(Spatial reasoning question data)
[BEGIN]
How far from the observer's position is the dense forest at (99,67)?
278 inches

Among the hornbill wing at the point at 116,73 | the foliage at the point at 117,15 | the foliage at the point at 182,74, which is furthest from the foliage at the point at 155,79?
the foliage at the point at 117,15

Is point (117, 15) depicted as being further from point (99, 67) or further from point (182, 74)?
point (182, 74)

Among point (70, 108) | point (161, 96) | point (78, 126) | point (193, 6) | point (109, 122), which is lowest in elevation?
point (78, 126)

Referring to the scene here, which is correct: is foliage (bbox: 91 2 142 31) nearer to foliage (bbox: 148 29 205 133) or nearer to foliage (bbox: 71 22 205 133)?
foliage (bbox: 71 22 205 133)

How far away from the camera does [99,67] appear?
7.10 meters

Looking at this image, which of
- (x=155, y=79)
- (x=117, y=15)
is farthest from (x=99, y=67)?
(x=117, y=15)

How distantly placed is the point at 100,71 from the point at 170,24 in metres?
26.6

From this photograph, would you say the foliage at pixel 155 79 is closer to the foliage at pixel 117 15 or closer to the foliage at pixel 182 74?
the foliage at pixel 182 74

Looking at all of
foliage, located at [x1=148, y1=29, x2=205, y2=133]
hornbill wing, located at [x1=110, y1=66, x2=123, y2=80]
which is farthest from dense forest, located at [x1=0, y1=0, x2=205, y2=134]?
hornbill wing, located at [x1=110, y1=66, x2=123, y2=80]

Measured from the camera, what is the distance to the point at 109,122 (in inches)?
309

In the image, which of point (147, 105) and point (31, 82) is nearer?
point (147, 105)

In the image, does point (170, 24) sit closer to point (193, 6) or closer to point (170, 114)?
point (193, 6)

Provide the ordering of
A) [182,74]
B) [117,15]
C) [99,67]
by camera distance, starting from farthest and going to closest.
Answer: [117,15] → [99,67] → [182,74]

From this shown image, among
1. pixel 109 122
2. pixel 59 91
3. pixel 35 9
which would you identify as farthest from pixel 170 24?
[END]
**To do**. Transcribe the listing verbatim, starting with the line containing "From this shown image, among" and continuing through the final line of the listing.

**Answer to this task**.
From this shown image, among
1. pixel 109 122
2. pixel 59 91
3. pixel 35 9
which would you identify as farthest from pixel 170 24?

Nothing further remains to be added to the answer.